According to the Platform for Action from the Fourth World Conference on Women, “The human rights of women include their right to have control over and decide freely and responsibly on matters related to their sexuality, free of coercion, discrimination and violence. Equal relationships between women and men in matters of sexual relationships and reproduction, including full respect for the integrity of the person, require mutual respect, consent and shared responsibility for sexual behavior   and its consequences.” (Naume Ziyambi 4)

Moreover, the Women’s Health Project (WHP) has defined sexual rights to include: the right to sexual enjoyment; the right to protection from the risk of diseases; the right to avoid unwanted pregnancies; the right to not to be forced to have sex through the use of violence and threats of force; the right to sexual orientation; and the right to have access to sexual health information and services. (Naume Ziyambi 4)

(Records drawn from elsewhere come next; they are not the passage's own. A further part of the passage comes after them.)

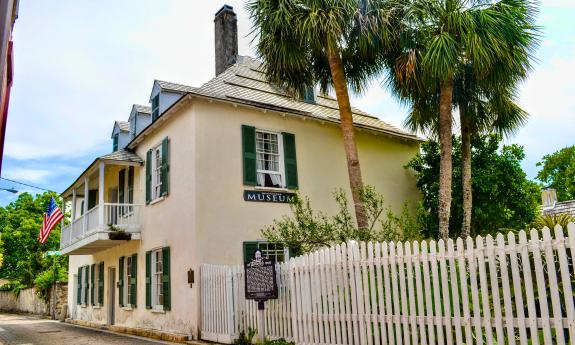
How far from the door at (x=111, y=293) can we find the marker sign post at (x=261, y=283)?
9978mm

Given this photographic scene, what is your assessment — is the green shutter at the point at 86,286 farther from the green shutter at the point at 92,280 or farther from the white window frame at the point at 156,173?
the white window frame at the point at 156,173

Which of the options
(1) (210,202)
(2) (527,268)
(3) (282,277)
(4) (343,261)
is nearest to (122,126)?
(1) (210,202)

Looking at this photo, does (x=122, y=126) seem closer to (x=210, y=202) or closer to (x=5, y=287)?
(x=210, y=202)

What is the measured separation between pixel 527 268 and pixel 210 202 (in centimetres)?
818

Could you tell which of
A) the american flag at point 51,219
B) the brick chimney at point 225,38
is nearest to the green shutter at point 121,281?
the american flag at point 51,219

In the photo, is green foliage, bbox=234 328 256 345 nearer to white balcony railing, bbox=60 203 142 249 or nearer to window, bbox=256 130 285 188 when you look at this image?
window, bbox=256 130 285 188

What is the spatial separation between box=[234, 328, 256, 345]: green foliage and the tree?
122 ft

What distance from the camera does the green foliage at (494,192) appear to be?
48.0 feet

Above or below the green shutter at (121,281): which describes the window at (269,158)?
above

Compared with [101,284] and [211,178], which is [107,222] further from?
[101,284]

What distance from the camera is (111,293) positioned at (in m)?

Foremost among these rights of women in Africa today is their right to live.  It is worth noting that efforts to control the problem of prostitution, HIV/AIDS, and sexual slavery may have been more focused on treatment and prevention of diseases.  These women are now being looked upon as patients whom the world must take pity on.  They are being advised not to engage sex and become pregnant to avoid the possibility that they may transfer the dreaded disease to their offspring.  It is my opinion that the sexual right includes the right to continue living and to feel that they are alive.  These organizations must never forget the fact that while these women may have HIV/AIDS or may have become victims of sexual violence, they still deserve the right to enjoy sexual pleasure and to have children.  The point is that these women should not be deprived of sexual pleasures and to have children.  The advancements in technology have made this possible for everyone.  They deserve the right to live their life.